Белкин удивился этой просьбе и попытался вспомнить, когда ему в последний раз доводилось читать вслух – не смог. Он прочистил горло и начал:
– «Красное зарево над Японией». Ты эту статью писала, когда приходила на лекцию Георгия?
– Да, читай, не отвлекайся.
– «Пламя Мировой революции, о которой говорил Великий Ленин, начинает разгораться даже в таких отдаленных от центров пролетарской мысли местах, как Япония. Рабочие и крестьяне этой несчастной отсталой страны веками страдали от произвола военщины и кровавой деспотии местного самодержца. И до последнего времени состояние рабоче-крестьянской мысли в Японии можно было охарактеризовать…»
– Не отвлекайся.
– «…охарактеризовать одним словом – «одураченность». Именно одураченность толкнула японских солдат, которые большинством своим происходят из крестьян и рабочих, на совершенные ими в последние годы преступления, такие как: вероломное нападение на безнадежно прогнившую николаевскую Россию и Интервенция на Дальнем Востоке юной Советской республики в самый тяжелый для нашего революционного дела момент.
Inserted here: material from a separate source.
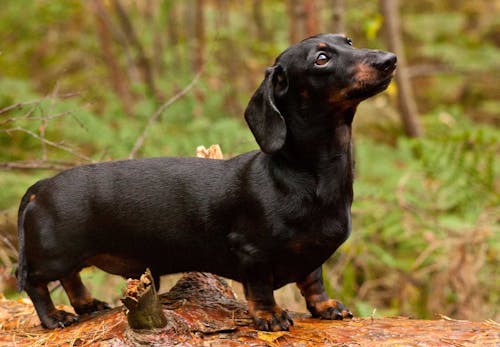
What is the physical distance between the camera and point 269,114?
122 inches

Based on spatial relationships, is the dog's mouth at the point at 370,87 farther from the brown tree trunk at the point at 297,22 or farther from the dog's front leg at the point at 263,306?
the brown tree trunk at the point at 297,22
Хочется, тем не менее, убедить читателя…»
– Читай.
– «…Хочется убедить читателя, что наши японские братья были во всех этих империалистических кровопролитиях такими же жертвами, как и мы. Более того, их положение много хуже нашего, ведь даже теперь, когда Советская Россия строит счастливое будущее, лишенное какого бы то ни было угнетения и подавления, японские крестьяне и пролетарии становятся жертвой самоуправного насилия со стороны японской потомственной военщины – самураев. Это ярко демонстрирует, что офицерство и военщина по самой природе своей контрреволюционны, и очистительное пламя Революции должно уничтожить их в первую очередь, даже прежде буржуазии и крупного… капитала…»
Больше Дмитрий читать не мог. Он закрыл тетрадь и отбросил ее от себя. Александра крепко прижимала его ладонь к своей обнаженной груди. Сердце Белкина колотилось, как бешеное, а перед глазами плыли круги. Он попытался отдернуть руку еще раз, но вновь неудачно. Разумеется, если бы он по-настоящему захотел убрать ладонь, Вольнова даже двумя руками не смогла бы ему помешать. Просто он не хотел. И хотел одновременно. Так или иначе, он был теперь не в состоянии что-либо читать.